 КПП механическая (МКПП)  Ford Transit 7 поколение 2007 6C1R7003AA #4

* * *

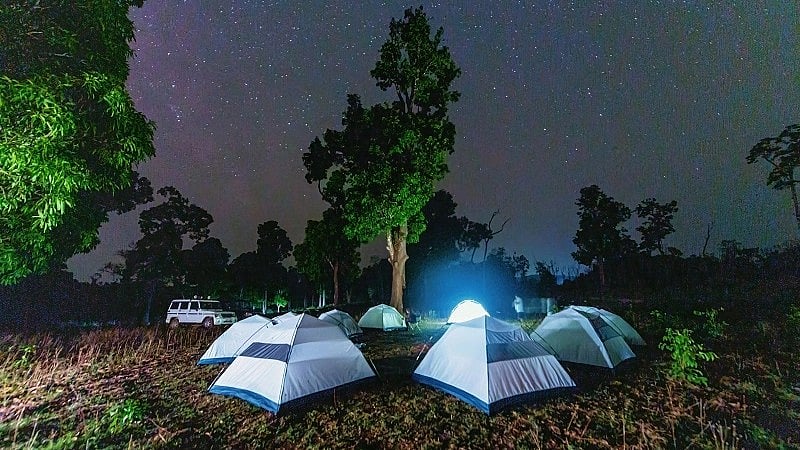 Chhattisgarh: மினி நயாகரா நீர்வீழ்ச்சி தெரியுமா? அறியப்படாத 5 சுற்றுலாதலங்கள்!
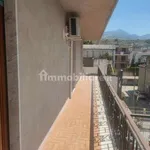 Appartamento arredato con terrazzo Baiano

* Your instructions: Copy exactly the part of the material above that opens with the line containing "Chhattisgarh: மினி நயாகரா" and closes with the line containing "Appartamento arredato con terrazzo Baiano", ends included. Drop the images.

* Solution for this exercise:
 Chhattisgarh: மினி நயாகரா நீர்வீழ்ச்சி தெரியுமா? அறியப்படாத 5 சுற்றுலாதலங்கள்!
 Appartamento arredato con terrazzo Baiano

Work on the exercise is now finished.